> Set exercise
Reproduce word for word the stretch of lines below, from the line containing "Which one of" through the last line.
* Begin Dataset extract *
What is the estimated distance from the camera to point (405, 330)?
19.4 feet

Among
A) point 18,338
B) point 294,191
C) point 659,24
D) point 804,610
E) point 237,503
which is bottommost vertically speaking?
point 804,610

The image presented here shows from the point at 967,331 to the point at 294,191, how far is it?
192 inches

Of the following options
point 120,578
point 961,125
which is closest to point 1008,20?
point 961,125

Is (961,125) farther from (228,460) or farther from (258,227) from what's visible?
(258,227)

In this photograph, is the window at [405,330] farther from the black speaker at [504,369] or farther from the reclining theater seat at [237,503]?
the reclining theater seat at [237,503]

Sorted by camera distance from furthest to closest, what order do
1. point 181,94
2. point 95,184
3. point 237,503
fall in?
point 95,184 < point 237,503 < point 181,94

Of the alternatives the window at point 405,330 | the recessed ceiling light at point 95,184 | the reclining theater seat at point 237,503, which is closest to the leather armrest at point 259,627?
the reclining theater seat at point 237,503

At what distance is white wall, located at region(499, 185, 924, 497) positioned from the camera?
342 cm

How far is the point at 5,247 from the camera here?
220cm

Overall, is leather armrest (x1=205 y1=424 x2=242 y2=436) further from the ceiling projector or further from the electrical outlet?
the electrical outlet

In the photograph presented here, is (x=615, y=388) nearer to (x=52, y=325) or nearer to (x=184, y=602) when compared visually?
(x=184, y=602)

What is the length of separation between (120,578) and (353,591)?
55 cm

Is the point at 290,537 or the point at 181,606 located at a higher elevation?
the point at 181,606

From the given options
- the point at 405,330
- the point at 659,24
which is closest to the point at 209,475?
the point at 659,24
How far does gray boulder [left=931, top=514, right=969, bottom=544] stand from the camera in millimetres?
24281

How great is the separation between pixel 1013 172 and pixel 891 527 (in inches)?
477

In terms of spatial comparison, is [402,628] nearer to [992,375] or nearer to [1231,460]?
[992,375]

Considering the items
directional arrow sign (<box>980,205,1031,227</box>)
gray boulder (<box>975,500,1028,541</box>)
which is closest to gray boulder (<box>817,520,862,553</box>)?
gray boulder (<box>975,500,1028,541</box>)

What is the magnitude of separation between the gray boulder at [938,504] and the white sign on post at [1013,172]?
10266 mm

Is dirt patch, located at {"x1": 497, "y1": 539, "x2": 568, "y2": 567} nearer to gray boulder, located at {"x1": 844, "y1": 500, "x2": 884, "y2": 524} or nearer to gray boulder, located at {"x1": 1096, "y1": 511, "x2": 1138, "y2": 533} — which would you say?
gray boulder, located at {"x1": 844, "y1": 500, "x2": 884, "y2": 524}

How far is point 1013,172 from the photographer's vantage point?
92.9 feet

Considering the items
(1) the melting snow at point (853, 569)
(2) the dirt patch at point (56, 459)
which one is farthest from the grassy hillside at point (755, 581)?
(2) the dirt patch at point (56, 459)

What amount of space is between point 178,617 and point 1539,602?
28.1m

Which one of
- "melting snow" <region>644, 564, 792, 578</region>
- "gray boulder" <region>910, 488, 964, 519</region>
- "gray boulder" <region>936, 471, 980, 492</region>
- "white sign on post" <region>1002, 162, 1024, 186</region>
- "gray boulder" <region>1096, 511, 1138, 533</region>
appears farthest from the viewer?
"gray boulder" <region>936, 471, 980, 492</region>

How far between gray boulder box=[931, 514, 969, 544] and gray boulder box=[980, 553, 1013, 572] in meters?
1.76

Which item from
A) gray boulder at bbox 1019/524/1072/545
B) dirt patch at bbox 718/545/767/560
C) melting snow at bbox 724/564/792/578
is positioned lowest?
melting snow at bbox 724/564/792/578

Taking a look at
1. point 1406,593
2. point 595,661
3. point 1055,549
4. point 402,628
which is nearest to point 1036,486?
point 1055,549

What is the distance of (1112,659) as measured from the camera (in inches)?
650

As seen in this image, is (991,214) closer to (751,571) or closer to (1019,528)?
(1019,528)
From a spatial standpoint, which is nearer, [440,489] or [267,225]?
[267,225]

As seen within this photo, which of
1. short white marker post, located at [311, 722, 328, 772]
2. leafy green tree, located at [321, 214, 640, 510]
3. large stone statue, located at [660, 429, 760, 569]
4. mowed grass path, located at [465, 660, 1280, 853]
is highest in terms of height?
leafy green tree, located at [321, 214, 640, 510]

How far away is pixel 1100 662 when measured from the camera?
* End Dataset extract *
> Output of the task
Which one of
- "melting snow" <region>644, 564, 792, 578</region>
- "gray boulder" <region>910, 488, 964, 519</region>
- "gray boulder" <region>936, 471, 980, 492</region>
- "white sign on post" <region>1002, 162, 1024, 186</region>
- "gray boulder" <region>1096, 511, 1138, 533</region>
appears farthest from the viewer?
"gray boulder" <region>936, 471, 980, 492</region>

How far between gray boulder box=[931, 514, 969, 544] and gray boulder box=[980, 553, 1013, 572] in meters?
1.76

Which item from
A) gray boulder at bbox 1019/524/1072/545
B) dirt patch at bbox 718/545/767/560
C) melting snow at bbox 724/564/792/578
is positioned lowest?
melting snow at bbox 724/564/792/578

Taking a look at
1. point 1406,593
2. point 595,661
3. point 1055,549
4. point 402,628
which is nearest to point 1036,486?
point 1055,549

What is the distance of (1112,659) as measured from the camera (in inches)?
650

As seen in this image, is (991,214) closer to (751,571) or closer to (1019,528)?
(1019,528)
From a spatial standpoint, which is nearer, [440,489] or [267,225]?
[267,225]

As seen within this photo, which of
1. short white marker post, located at [311, 722, 328, 772]
2. leafy green tree, located at [321, 214, 640, 510]
3. large stone statue, located at [660, 429, 760, 569]
4. mowed grass path, located at [465, 660, 1280, 853]
is highest in terms of height?
leafy green tree, located at [321, 214, 640, 510]

How far away is pixel 1100 662 when measured from the camera?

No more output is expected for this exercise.